**TASK INSTRUCTIONS:** Can you copy out all of the records below word for word, leaving the pictures out of your answer?

— Start MATERIAL FOR THIS TASK —

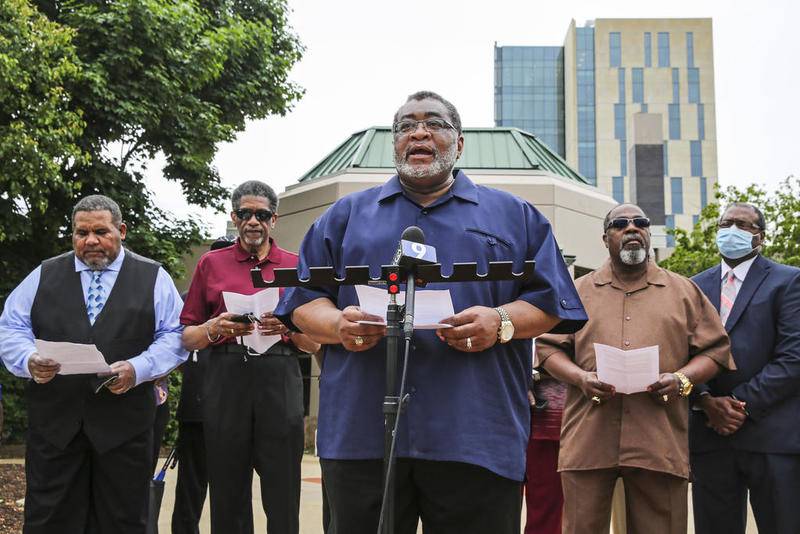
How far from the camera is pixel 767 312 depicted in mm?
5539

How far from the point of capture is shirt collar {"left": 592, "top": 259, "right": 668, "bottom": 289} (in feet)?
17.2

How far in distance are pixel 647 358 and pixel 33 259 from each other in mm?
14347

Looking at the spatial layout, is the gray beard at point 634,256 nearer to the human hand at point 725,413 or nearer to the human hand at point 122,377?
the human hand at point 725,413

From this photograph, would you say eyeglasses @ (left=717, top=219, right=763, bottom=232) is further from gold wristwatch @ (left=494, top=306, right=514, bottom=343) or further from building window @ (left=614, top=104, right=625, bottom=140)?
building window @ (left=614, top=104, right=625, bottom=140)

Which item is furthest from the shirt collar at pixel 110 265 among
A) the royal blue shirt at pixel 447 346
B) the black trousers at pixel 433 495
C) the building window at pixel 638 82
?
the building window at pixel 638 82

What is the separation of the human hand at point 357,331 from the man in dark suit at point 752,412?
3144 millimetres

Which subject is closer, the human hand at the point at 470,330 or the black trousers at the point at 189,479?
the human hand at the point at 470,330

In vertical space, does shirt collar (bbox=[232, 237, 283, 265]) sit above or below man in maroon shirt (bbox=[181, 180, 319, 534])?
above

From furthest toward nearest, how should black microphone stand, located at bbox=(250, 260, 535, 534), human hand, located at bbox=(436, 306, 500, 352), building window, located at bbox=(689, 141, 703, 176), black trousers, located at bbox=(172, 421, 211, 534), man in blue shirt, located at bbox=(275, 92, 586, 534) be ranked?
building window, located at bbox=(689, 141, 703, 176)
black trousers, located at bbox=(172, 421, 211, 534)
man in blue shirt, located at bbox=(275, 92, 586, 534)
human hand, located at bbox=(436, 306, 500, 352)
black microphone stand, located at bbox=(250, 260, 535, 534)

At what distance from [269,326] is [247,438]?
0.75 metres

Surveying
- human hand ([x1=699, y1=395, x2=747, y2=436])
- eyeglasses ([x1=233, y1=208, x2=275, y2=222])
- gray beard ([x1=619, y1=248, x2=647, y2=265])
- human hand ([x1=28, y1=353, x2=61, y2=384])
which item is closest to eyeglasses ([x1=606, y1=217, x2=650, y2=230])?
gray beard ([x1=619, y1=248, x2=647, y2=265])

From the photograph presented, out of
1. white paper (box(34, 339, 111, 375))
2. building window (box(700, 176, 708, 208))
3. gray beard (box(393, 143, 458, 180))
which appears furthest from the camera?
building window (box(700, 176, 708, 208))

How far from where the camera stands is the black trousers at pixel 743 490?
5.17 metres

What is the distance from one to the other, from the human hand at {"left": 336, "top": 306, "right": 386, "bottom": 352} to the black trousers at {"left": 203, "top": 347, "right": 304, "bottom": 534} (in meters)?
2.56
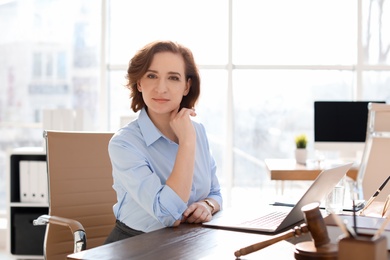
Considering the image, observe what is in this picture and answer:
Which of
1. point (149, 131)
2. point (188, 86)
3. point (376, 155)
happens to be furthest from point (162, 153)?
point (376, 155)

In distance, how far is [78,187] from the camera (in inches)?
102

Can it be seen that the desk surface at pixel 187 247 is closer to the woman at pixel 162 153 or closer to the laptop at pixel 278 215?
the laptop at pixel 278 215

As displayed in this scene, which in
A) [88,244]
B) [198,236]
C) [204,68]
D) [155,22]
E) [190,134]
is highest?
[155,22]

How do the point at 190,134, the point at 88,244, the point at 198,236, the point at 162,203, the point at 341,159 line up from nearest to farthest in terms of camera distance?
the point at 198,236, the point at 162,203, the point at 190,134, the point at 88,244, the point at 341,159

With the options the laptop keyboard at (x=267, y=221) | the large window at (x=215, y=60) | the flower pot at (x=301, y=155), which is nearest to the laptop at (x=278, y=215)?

— End MATERIAL FOR THIS TASK —

**FULL OUTPUT:**
How far from the camera is pixel 767 312 depicted in mm?
5539

How far from the point of capture is shirt collar {"left": 592, "top": 259, "right": 668, "bottom": 289} (in feet)?
17.2

How far in distance are pixel 647 358 and pixel 33 259 from each other in mm?
14347

Looking at the spatial layout, is the gray beard at point 634,256 nearer to the human hand at point 725,413 or nearer to the human hand at point 122,377?
the human hand at point 725,413

From this photograph, would you say eyeglasses @ (left=717, top=219, right=763, bottom=232) is further from gold wristwatch @ (left=494, top=306, right=514, bottom=343) or further from building window @ (left=614, top=104, right=625, bottom=140)?
building window @ (left=614, top=104, right=625, bottom=140)

Which item is furthest from the shirt collar at pixel 110 265 among
A) the royal blue shirt at pixel 447 346
B) the black trousers at pixel 433 495
C) the building window at pixel 638 82
?
the building window at pixel 638 82

What is the separation of the human hand at point 357,331 from the man in dark suit at point 752,412?
3144 millimetres

Which subject is closer, the human hand at the point at 470,330 or the black trousers at the point at 189,479?
the human hand at the point at 470,330

In vertical space, does shirt collar (bbox=[232, 237, 283, 265]) sit above or below man in maroon shirt (bbox=[181, 180, 319, 534])?
above

From furthest toward nearest, how should black microphone stand, located at bbox=(250, 260, 535, 534), human hand, located at bbox=(436, 306, 500, 352), building window, located at bbox=(689, 141, 703, 176), black trousers, located at bbox=(172, 421, 211, 534), man in blue shirt, located at bbox=(275, 92, 586, 534) be ranked?
building window, located at bbox=(689, 141, 703, 176)
black trousers, located at bbox=(172, 421, 211, 534)
man in blue shirt, located at bbox=(275, 92, 586, 534)
human hand, located at bbox=(436, 306, 500, 352)
black microphone stand, located at bbox=(250, 260, 535, 534)

At what distance from [269,326] is [247,438]?
0.75 metres

Surveying
- human hand ([x1=699, y1=395, x2=747, y2=436])
- eyeglasses ([x1=233, y1=208, x2=275, y2=222])
- gray beard ([x1=619, y1=248, x2=647, y2=265])
- human hand ([x1=28, y1=353, x2=61, y2=384])
which item is closest to eyeglasses ([x1=606, y1=217, x2=650, y2=230])?
gray beard ([x1=619, y1=248, x2=647, y2=265])

From the photograph presented, out of
1. white paper (box(34, 339, 111, 375))
2. building window (box(700, 176, 708, 208))
3. gray beard (box(393, 143, 458, 180))
which appears furthest from the camera?
building window (box(700, 176, 708, 208))

How far from where the camera stands is the black trousers at pixel 743 490?
5.17 metres

What is the distance from one to the other, from the human hand at {"left": 336, "top": 306, "right": 386, "bottom": 352} to the black trousers at {"left": 203, "top": 347, "right": 304, "bottom": 534} (in meters)?
2.56
Considering the image, observe what is in this picture and answer:
Which of
1. point (149, 131)
2. point (188, 86)
3. point (376, 155)
happens to be furthest from point (162, 153)?
point (376, 155)

In distance, how far is [78,187] from the camera (in inches)?
102

Can it be seen that the desk surface at pixel 187 247 is closer to the woman at pixel 162 153 or closer to the laptop at pixel 278 215?
the laptop at pixel 278 215

As displayed in this scene, which in
A) [88,244]
B) [198,236]
C) [204,68]
D) [155,22]
E) [190,134]
is highest?
[155,22]

How do the point at 190,134, the point at 88,244, the point at 198,236, the point at 162,203, the point at 341,159 line up from nearest to farthest in terms of camera distance?
the point at 198,236, the point at 162,203, the point at 190,134, the point at 88,244, the point at 341,159

With the options the laptop keyboard at (x=267, y=221) | the large window at (x=215, y=60) | the flower pot at (x=301, y=155), which is nearest to the laptop at (x=278, y=215)?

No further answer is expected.